While the logical date to appear is, of course, 1915 rather than 1916, the last digit in the undertype date, while far from bold, appears tantalizingly to have a top loop that much more resembles a 6 than a 5. No trace of a mintmark appears above the date. This piece also has tremendous eye appeal, with generous luster radiating from yellow-gold surfaces that occasionally deepen to orange-gold.

This piece is fairly conclusive evidence that, contrary to the prevailing view, chicanery and profiteering at the Mint did not die out in the 19th century. Farran Zerbe’s reputation as a numismatic huckster is widely known, but others (possibly excluding Zerbe) may have been involved in the production of this piece--possibly some of the same personnel responsible for the 1913 Liberty nickels.

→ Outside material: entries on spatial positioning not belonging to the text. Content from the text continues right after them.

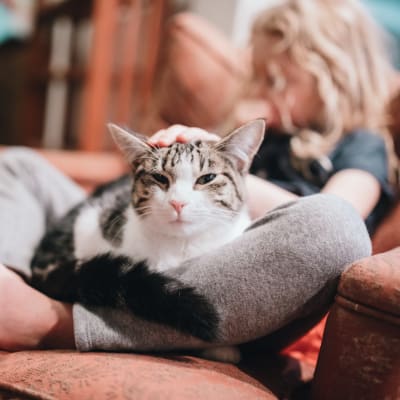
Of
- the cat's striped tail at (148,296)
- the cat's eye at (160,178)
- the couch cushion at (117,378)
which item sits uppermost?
the cat's eye at (160,178)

An unparalleled opportunity for the numismatic researcher or collector of rare patterns.






Census:

Only two pieces are known.
1. Fred E. Olsen Collection (B. Max Mehl, 11/1944), lot 1769, which realized an astounding $4,250; King Farouk; Palace Collections of Egypt (Sotheby’s, 1954), lot 309; Norweb Collection (Bowers and Merena, 11/1988), lot 3307. The present specimen.

2. Virgil Brand; Burdette G. Johnson; Celina Coin Co.; A. Friedman; ANA (New England Rare Coin Auctions, 7/1979), lot 1365; Sound Beach Collection (Heritage, 11/2003), lot 11252, which brought $165,000.85; Southern Collection; Simpson Collection. PR64 NGC.

From The Lemus Collection, Queller Family Collection Part Two.